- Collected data
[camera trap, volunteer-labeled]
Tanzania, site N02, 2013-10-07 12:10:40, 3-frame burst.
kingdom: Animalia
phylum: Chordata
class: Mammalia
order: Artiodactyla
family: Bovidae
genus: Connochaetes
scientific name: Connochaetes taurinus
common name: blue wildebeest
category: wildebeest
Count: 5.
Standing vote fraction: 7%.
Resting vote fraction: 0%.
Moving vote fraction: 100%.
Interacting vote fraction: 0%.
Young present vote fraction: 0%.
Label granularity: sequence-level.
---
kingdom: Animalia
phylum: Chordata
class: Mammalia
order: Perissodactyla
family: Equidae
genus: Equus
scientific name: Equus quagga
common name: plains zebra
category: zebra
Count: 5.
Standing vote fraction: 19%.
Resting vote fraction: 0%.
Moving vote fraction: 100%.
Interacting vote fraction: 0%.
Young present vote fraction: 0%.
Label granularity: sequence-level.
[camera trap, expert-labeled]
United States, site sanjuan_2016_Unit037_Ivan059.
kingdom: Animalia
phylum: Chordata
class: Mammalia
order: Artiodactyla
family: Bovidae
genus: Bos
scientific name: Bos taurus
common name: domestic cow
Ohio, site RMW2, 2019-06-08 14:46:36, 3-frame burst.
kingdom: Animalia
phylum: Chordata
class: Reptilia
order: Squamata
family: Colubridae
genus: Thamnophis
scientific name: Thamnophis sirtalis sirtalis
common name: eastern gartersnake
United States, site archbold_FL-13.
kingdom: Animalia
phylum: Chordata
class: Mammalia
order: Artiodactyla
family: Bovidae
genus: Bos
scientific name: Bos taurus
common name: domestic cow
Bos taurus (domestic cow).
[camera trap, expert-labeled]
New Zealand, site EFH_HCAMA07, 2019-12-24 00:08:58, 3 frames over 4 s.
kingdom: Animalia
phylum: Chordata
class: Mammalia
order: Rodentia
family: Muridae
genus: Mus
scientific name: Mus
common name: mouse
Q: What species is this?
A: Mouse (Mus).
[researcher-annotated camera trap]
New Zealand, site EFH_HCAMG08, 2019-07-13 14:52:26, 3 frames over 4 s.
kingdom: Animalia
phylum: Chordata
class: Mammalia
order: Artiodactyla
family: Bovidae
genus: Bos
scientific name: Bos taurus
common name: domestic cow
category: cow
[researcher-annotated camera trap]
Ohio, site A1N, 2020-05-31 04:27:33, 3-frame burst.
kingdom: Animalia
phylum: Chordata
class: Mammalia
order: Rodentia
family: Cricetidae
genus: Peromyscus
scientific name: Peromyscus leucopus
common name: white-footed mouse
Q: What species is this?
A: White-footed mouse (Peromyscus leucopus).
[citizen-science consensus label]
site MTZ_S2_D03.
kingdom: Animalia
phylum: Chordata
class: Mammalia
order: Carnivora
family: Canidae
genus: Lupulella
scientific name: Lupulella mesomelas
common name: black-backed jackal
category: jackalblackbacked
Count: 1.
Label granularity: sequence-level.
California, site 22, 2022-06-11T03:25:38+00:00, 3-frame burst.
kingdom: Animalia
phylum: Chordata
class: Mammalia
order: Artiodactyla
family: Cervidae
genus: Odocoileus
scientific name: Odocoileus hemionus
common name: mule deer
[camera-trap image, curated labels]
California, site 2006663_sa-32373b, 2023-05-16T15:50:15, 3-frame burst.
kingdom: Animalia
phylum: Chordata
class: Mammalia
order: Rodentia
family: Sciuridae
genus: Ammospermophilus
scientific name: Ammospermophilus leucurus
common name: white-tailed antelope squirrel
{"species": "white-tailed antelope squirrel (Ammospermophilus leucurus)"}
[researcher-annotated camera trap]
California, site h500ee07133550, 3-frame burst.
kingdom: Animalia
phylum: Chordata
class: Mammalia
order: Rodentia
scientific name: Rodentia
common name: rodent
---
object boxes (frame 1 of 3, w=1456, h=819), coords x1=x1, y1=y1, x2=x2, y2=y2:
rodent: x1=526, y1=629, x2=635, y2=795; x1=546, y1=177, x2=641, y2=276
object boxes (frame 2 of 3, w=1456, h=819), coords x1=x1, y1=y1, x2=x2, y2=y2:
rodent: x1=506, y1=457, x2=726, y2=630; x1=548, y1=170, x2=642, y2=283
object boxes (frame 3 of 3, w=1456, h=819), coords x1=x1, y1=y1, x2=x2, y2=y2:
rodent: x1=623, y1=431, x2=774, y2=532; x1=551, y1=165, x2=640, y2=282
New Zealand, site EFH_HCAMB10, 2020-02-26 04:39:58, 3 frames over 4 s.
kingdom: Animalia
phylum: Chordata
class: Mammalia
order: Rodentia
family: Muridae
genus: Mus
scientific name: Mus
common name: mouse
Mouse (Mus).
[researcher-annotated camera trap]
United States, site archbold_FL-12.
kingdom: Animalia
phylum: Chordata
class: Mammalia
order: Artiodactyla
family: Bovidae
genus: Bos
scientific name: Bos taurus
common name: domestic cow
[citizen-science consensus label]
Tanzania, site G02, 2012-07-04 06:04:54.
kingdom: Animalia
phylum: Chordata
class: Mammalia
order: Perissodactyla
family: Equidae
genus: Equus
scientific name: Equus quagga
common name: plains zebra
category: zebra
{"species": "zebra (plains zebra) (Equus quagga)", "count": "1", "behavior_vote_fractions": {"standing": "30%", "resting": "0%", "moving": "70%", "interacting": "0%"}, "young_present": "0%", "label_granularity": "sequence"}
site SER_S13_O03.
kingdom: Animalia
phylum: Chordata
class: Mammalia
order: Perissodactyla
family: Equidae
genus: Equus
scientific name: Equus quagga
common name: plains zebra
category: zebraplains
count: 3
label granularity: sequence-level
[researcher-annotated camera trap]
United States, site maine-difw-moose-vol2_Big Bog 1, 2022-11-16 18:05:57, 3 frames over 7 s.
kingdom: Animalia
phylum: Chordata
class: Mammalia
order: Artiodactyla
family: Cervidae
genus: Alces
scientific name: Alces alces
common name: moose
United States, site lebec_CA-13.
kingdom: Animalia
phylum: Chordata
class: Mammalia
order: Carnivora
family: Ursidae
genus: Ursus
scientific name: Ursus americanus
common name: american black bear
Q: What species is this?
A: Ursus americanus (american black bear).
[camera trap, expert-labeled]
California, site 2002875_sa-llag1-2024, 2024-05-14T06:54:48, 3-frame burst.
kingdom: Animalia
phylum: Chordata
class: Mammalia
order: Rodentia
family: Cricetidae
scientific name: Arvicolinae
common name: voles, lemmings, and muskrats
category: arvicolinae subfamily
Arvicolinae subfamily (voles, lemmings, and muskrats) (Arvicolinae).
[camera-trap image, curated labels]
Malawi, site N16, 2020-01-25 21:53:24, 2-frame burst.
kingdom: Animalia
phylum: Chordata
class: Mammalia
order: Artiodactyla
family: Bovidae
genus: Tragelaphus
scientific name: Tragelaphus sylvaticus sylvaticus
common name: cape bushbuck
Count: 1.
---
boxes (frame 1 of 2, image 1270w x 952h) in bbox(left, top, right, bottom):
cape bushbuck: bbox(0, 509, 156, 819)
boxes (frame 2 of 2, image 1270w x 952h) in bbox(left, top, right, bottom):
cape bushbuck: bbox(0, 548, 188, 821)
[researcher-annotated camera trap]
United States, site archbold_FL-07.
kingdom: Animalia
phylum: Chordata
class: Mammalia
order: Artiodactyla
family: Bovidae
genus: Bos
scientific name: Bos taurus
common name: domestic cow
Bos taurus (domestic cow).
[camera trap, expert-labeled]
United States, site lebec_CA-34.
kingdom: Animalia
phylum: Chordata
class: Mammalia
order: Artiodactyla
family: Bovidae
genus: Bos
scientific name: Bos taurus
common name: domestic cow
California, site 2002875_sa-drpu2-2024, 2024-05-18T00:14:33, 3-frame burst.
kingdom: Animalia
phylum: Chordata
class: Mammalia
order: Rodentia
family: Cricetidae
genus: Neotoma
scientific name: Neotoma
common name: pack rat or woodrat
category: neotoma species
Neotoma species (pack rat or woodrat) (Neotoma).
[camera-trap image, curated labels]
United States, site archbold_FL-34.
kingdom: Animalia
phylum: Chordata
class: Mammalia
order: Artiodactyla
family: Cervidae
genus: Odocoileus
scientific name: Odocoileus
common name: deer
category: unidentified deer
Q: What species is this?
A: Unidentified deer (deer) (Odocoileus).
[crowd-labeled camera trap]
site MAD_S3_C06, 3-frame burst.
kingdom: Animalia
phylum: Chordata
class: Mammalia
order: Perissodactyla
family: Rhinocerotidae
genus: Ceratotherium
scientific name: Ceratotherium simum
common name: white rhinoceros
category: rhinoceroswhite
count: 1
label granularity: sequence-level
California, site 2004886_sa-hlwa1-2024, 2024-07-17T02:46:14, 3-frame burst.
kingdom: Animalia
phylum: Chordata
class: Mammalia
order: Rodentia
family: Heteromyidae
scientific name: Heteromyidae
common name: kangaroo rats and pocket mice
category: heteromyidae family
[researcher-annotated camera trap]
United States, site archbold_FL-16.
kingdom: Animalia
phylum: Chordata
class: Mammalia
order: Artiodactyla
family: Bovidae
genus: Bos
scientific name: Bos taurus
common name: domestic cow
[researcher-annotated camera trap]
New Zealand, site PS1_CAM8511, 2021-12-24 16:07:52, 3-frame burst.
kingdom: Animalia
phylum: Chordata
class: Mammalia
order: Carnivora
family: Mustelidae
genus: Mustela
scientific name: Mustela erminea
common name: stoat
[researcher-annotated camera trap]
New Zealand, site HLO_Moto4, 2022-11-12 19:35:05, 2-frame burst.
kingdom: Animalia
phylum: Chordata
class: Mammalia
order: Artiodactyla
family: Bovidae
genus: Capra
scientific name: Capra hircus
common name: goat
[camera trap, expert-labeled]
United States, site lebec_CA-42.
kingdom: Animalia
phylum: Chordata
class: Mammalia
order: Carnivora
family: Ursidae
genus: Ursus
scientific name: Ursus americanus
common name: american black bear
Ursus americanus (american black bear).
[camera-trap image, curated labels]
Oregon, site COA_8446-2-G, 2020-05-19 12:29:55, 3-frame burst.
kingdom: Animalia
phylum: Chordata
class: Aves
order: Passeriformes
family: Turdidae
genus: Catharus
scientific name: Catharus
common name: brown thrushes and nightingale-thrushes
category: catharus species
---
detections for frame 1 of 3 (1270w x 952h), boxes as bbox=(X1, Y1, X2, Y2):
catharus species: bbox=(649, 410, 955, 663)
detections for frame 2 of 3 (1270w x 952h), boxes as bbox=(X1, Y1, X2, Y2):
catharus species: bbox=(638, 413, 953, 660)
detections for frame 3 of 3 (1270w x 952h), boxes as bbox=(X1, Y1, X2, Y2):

- WORK REQUEST
In the data above, each line holding "United" is to be found and copied.

- OUTPUT BELOW
United States, site sanjuan_2016_Unit037_Ivan059.
United States, site archbold_FL-13.
United States, site archbold_FL-12.
United States, site maine-difw-moose-vol2_Big Bog 1, 2022-11-16 18:05:57, 3 frames over 7 s.
United States, site lebec_CA-13.
United States, site archbold_FL-07.
United States, site lebec_CA-34.
United States, site archbold_FL-34.
United States, site archbold_FL-16.
United States, site lebec_CA-42.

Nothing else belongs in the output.